Three meals a day are served to the student community in the Great Hall. Though slightly shortened nowadays, features such as the trumpeters’ gallery make it easy to picture this grand hall being the center of the medieval castle. Rather than college tutors sitting at the top table, it would have been reserved for the Prince-Bishop and his entourage. Elements of older tradition remain. Formal dinners are held twice a week, during which careless students can be fined £60 if they leave their seat before the college master has finished his meal. Seating is hierarchical, with tables designated for tutors, postgraduates and undergraduates. “It might sound old-fashioned, but it adds to the experience of studying here,” Marczewska says. “Most students like the quirky rules.”

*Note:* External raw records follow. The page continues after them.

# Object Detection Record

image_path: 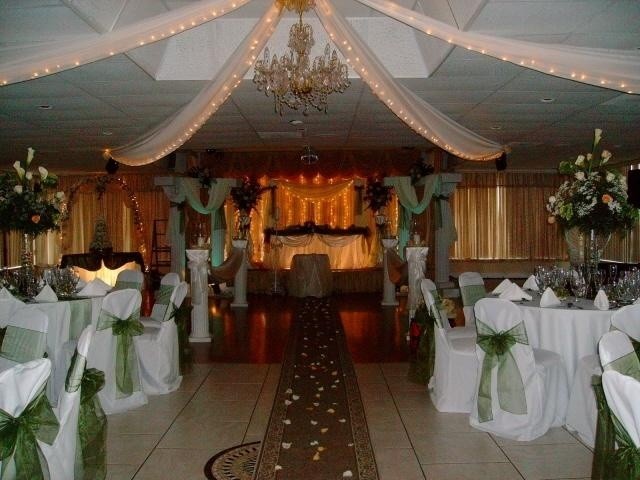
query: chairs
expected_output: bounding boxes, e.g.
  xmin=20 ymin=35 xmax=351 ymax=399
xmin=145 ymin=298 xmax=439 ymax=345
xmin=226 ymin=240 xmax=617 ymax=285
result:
xmin=50 ymin=324 xmax=108 ymax=480
xmin=2 ymin=359 xmax=61 ymax=480
xmin=459 ymin=271 xmax=487 ymax=327
xmin=139 ymin=281 xmax=188 ymax=397
xmin=474 ymin=300 xmax=556 ymax=444
xmin=595 ymin=331 xmax=640 ymax=375
xmin=2 ymin=308 xmax=49 ymax=368
xmin=596 ymin=371 xmax=639 ymax=479
xmin=56 ymin=289 xmax=148 ymax=416
xmin=116 ymin=268 xmax=145 ymax=290
xmin=420 ymin=279 xmax=473 ymax=416
xmin=610 ymin=306 xmax=640 ymax=335
xmin=140 ymin=271 xmax=181 ymax=328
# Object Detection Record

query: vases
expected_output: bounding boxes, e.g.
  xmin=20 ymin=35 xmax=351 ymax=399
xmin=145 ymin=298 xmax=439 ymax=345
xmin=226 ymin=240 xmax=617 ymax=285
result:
xmin=577 ymin=229 xmax=603 ymax=299
xmin=198 ymin=187 xmax=212 ymax=207
xmin=235 ymin=216 xmax=251 ymax=235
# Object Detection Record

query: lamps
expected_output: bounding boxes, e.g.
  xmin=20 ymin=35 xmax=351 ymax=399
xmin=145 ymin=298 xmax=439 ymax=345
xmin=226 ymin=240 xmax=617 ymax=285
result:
xmin=252 ymin=0 xmax=353 ymax=120
xmin=297 ymin=143 xmax=322 ymax=164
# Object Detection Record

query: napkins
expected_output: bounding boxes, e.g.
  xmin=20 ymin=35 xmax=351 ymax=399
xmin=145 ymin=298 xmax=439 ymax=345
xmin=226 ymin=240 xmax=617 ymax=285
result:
xmin=1 ymin=287 xmax=18 ymax=303
xmin=77 ymin=277 xmax=108 ymax=297
xmin=36 ymin=285 xmax=59 ymax=303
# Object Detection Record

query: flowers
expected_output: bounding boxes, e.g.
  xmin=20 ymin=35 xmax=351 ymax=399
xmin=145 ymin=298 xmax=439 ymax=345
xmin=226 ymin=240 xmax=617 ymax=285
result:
xmin=198 ymin=167 xmax=217 ymax=188
xmin=17 ymin=238 xmax=41 ymax=298
xmin=0 ymin=146 xmax=68 ymax=237
xmin=365 ymin=180 xmax=397 ymax=212
xmin=232 ymin=172 xmax=261 ymax=213
xmin=549 ymin=121 xmax=639 ymax=227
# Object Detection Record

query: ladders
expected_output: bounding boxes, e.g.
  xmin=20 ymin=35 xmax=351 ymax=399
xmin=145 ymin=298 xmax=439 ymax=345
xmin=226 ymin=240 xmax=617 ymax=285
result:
xmin=148 ymin=218 xmax=172 ymax=276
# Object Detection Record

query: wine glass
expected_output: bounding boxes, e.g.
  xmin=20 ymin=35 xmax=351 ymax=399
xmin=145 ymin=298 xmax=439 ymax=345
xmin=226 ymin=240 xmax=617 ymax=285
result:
xmin=534 ymin=264 xmax=640 ymax=307
xmin=0 ymin=266 xmax=83 ymax=301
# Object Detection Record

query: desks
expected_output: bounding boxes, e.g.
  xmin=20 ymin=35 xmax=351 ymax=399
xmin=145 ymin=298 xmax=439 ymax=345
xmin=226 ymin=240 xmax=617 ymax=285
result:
xmin=61 ymin=253 xmax=148 ymax=285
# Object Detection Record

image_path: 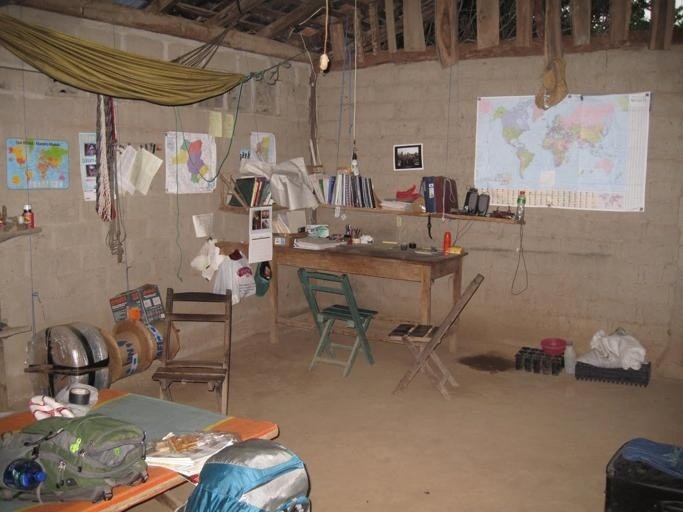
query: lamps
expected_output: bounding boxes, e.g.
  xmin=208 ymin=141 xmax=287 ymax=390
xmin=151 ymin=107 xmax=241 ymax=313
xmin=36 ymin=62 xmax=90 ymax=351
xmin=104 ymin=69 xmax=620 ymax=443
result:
xmin=351 ymin=0 xmax=360 ymax=177
xmin=319 ymin=0 xmax=329 ymax=70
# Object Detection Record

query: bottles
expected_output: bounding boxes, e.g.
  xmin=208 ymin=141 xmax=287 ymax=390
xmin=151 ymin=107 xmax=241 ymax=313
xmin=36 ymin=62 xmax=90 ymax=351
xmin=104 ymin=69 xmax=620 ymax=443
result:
xmin=514 ymin=191 xmax=526 ymax=221
xmin=462 ymin=186 xmax=490 ymax=216
xmin=443 ymin=232 xmax=451 ymax=252
xmin=3 ymin=459 xmax=47 ymax=491
xmin=562 ymin=343 xmax=576 ymax=374
xmin=21 ymin=204 xmax=35 ymax=230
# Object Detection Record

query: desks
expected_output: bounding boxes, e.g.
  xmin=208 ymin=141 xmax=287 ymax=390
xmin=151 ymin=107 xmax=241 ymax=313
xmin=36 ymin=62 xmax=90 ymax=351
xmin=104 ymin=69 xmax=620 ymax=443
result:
xmin=0 ymin=388 xmax=279 ymax=512
xmin=269 ymin=242 xmax=468 ymax=353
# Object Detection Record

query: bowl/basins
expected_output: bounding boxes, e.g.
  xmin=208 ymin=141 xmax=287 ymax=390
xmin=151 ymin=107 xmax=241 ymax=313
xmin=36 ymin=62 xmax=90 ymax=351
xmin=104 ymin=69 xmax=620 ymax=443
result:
xmin=540 ymin=337 xmax=565 ymax=355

Such segregation is seen elsewhere, too. Only postgraduates and tutors (and guided tours) use the Black Staircase, which leads from the Great Hall to the Tunstall Gallery. The stairs lean alarmingly. Initially designed as a flying staircase with no pillars for support, the builders soon realized their mistake and were forced to add wooden posts to hold it up. Their repairs did the job, and the staircase still stands more than 300 years later.

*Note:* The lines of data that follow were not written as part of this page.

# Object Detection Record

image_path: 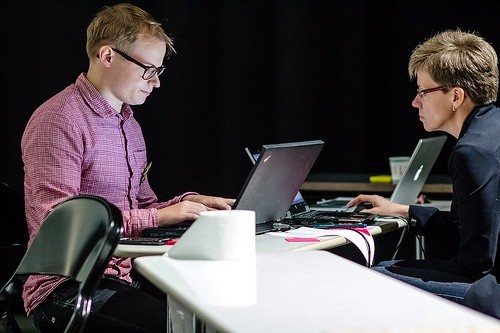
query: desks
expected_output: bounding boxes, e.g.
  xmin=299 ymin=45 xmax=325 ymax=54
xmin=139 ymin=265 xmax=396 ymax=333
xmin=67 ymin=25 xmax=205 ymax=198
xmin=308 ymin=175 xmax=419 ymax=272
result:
xmin=300 ymin=183 xmax=453 ymax=193
xmin=114 ymin=200 xmax=452 ymax=258
xmin=135 ymin=251 xmax=500 ymax=333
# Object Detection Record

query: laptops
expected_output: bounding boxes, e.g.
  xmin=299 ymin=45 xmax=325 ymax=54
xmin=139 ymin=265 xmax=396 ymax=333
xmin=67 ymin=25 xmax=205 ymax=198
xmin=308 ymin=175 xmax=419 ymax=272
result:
xmin=390 ymin=136 xmax=448 ymax=205
xmin=245 ymin=146 xmax=376 ymax=224
xmin=141 ymin=140 xmax=325 ymax=238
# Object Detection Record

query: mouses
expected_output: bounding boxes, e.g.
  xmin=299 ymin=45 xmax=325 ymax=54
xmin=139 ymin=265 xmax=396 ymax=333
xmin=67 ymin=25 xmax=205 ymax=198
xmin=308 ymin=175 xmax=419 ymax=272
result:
xmin=346 ymin=203 xmax=374 ymax=213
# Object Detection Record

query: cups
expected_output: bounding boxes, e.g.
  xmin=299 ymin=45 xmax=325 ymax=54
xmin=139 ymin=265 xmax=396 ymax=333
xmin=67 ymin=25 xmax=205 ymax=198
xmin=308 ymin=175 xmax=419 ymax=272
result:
xmin=389 ymin=157 xmax=411 ymax=184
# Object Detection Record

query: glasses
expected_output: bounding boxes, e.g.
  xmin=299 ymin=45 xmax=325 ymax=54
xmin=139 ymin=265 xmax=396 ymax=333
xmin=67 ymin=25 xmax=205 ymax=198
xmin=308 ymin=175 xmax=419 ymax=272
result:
xmin=415 ymin=85 xmax=457 ymax=99
xmin=96 ymin=47 xmax=166 ymax=80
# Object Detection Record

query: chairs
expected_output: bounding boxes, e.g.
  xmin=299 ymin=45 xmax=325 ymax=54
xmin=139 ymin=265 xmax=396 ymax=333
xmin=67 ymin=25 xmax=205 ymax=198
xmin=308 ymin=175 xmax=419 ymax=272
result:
xmin=0 ymin=195 xmax=123 ymax=333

Up another level is the student accommodation in the Norman Gallery, but this is off limits to tours. “The rooms are beautiful, but access to bathrooms is not great,” Marczewska confides. More students are housed in the old keep, with an enviable view across Palace Green toward the cathedral.
At the end of the Tunstall Gallery is the Tunstall Chapel. Built during the first days of the Reformation, like all areas of the castle, it is still used by modern students. Less used is the Norman chapel underneath. Historians are still arguing about whether this was the original chapel, or an undercroft or crypt that survived when the original place of worship was superseded by the Tunstall Chapel. Whatever the case, it is an atmospheric spot still used for church services, theatrical performances and concerts.
The new university did not just take over the old castle. Over the next few years, the university’s reach spread into buildings which were constructed during the heyday of Durham’s Prince-Bishops. The second university college, Hatfield College, partly occupies a 17th-century inn, while St. Chad’s College, St. John’s College and St. Cuthbert’s Society are housed in decadent Georgian townhouses. An amble along North Bailey and South Bailey, streets whose names indicate that this whole area was once part of the castle, takes in each of these places of learning.
Durham is a straight-line trip from London. By road, take the M1 north and keep following as it turns into the A1(M) at Leeds. Alternatively, take the direct train from King’s Cross (eastcoast.co.uk).
There are plenty of hotels to stay in around the city, but a visitor looking for the authentic World Heritage Site experience should consider staying in one of the state rooms at Durham Castle (dur.ac.uk/event.durham/tourism). Other colleges also offer bed and breakfast, especially during university vacations.
Information about visiting Durham Cathedral and Durham Castle can be found on their websites (durhamcathedral.co.uk and dur.ac.uk). Opening times and tours may vary depending on the time of year and sundry special events, so be sure to check in advance. Both are also featured on the dedicated Durham World Heritage Site website (durhamworldheritagesite.com).
The dean of the Cathedral sums it up well. “The university is a child of the cathedral, and there has always been a close relationship between the two. We are very close partners.”